Additionally, there is a preponderance of data linking greater THC levels to several public health issues, including suicide, psychosis, depression, anxiety, and the like. Berry affirmed during an interview with WVPB.
However, a California-based and practising paediatric pharmacist, Dr Cody Peterson, did not share the same sentiments with Berry. However, Peterson affirmed that in his years as a medical practitioner, he has noticed several problems with cannabis use.
The most questionable products come from the illicit cannabis market. If THC limits are set, especially those significantly lower than the THC levels of products presently available on the market, it will create more problems. This is because consumers are used to the present concentration. If decreased, it will cause an increased demand, provide incentives, and increase profitability in the illegal market, creating more problems than you intend to address.
In 2017, the West Virginia Legislature approved the Medical Cannabis Act, and Governor Justice saw it signed into law. Since then, thousands of West Virginians who meet the necessary criteria have had access to a new treatment option for severe or persistent diseases, the West Virginia Department of Health and Human Resources reported. According to the Director of the West Virginia Office of Medical Cannabis, Jason Frame, the Act has also promoted economic growth by generating 332 direct jobs statewide. There are currently nine dispensaries, six growers and two processors in West Virginia. There are now three dispensaries in Morgantown alone, with two opening in 2022.

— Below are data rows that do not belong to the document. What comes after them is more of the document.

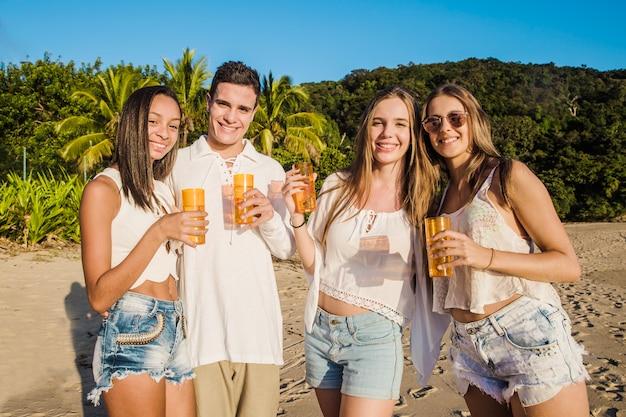 Amici che presentano alla festa della spiaggia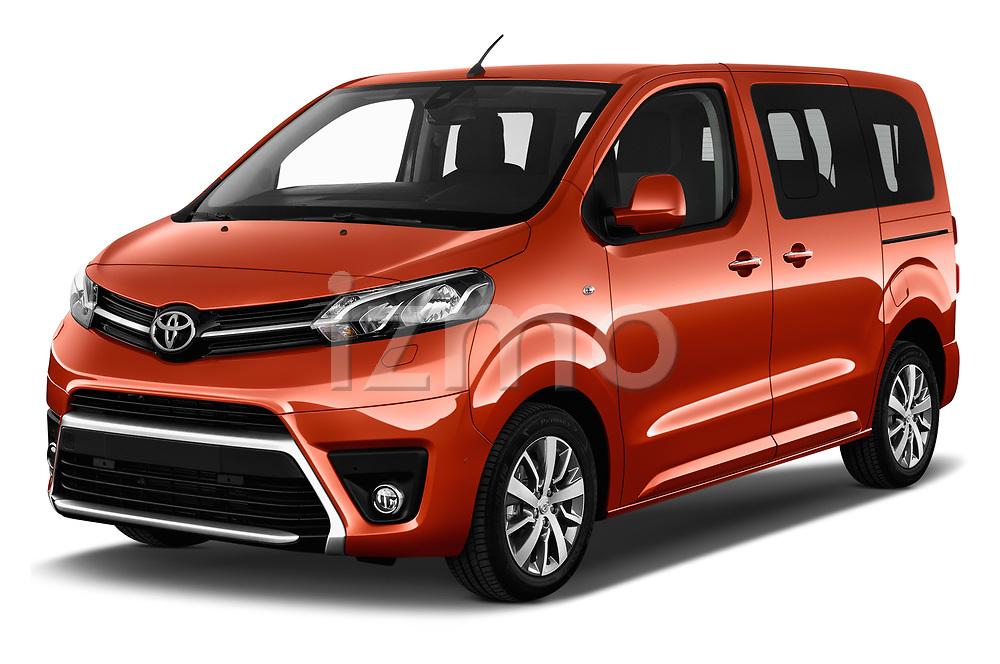 2018 Toyota Proace-Verso Viaggio 5 Door Minivan Angular Front stock photos of front three quarter view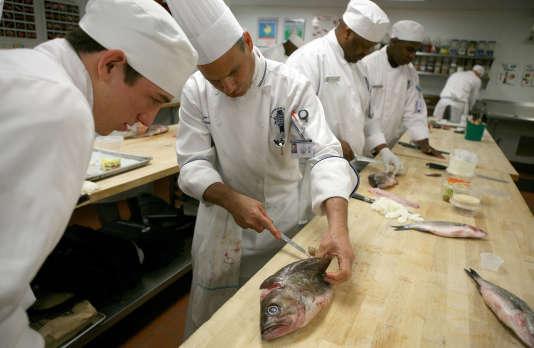 Les 35 écoles Cordon-Bleu revendiquent 20000étudiants en gastronomie dans le monde.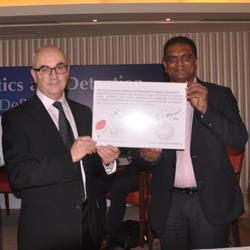(L-R) Jonathan Kendall, IIDGR president and Vipul Shah, GJEPC chairman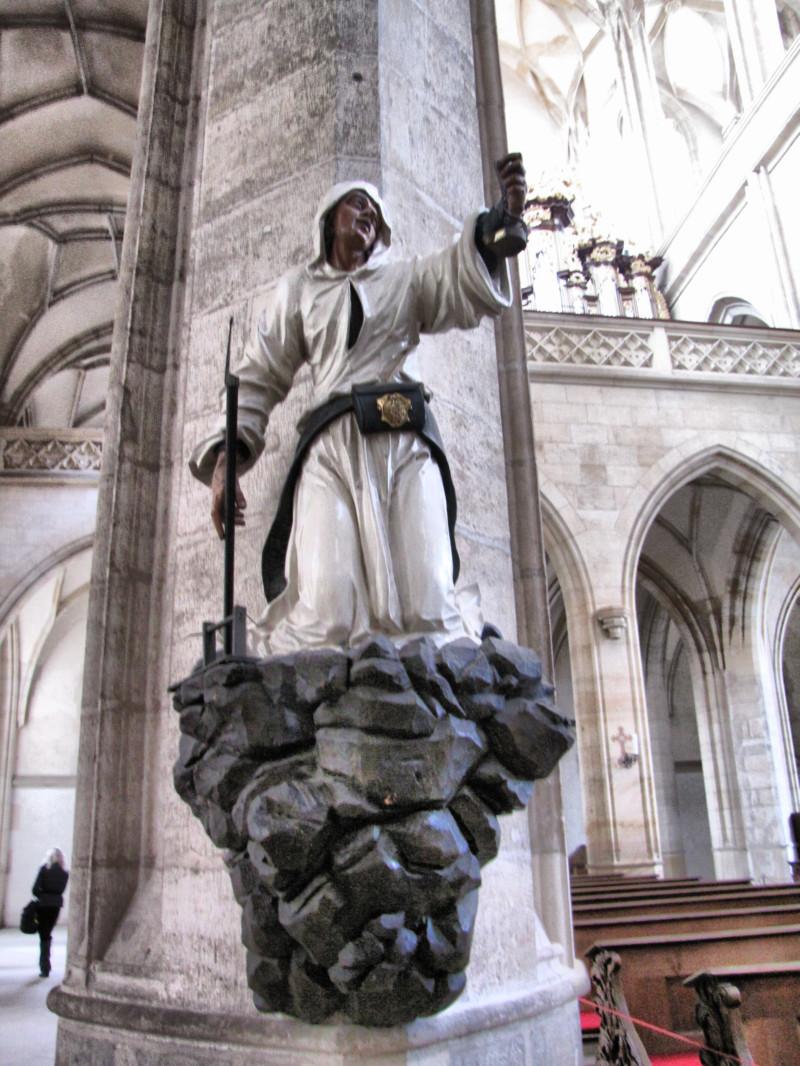 Фигура шахтера на одной из колонн Собора Святой Варвары в Кутной Горе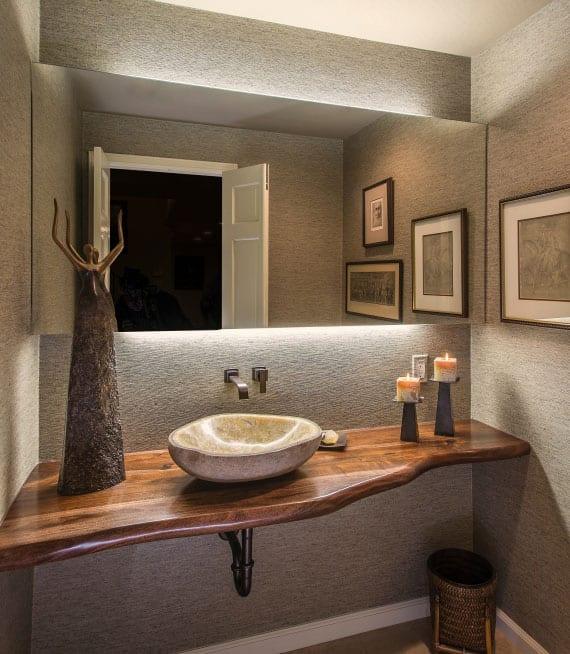 coole einrichtungsidee für moderne badezimmergestaltung kleiner bäder mit waschtisch aus massivholz,rundem aufsatzwaschbecken aus stein, badspiegel mit indirekter beleuchtung und wandverkleidung mit grauen tapeten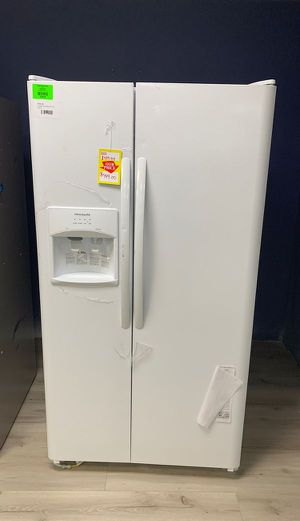 BRAND NEW!! FRIGIDAIRE LFSS2612TP REFRIGERATOR TW for Sale in Lakewood, CA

Frame indicated that the industry also generated 1,884 jobs in the fields of construction, transportation and security, in addition to the more than 300 direct jobs it created. Frame firmly believes that prospects for patient care and employment in West Virginia will increase as the medical cannabis sector continues to flourish. Additionally, “all products dispersed have been grown at medical cannabis cultivation and processing facilities within West Virginia’s borders.”

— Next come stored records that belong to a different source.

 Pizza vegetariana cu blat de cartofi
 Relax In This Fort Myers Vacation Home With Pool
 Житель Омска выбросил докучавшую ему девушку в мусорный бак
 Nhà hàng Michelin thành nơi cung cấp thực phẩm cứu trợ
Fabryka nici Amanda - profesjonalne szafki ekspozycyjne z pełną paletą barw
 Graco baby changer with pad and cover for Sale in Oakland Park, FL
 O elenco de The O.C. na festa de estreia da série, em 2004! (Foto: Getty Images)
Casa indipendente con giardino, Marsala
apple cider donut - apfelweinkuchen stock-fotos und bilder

An 81% surge in the number of patient cards issued since January, success stories from patients with chronic diseases, and a 350% surge in the number of operating dispensaries in the same time frame show the positive effect the Office of Medical Cannabis and this legislation have made in West Virginia. According to the DHHR, the potential for the continued growth of the cannabis industry and quality of care in West Virginia continues to grow.
The West Virginia Safer Workplace Act and the West Virginia Medical Cannabis Act, two recent acts passed by the West Virginia legislature, will significantly alter the state’s policies on employee drug testing and the use of medical marijuana.
The Medical Cannabis Act protects employees against discrimination based on their certification for using medical marijuana while simultaneously legalizing the use, possession, and sale of cannabis to treat severe health conditions.
Contrarily, the Safer Workplace Act, which Gov. Jim Justice just signed into law, significantly (and favourably) modifies the West Virginia statute that now governs companies’ rights to test their employees for drugs and alcohol.
Given the hope that more factual data and information will be available before the West Virginia Medical Cannabis Advisory Board meets again on the 5th of January, the board could reconsider the THC cap during the meeting.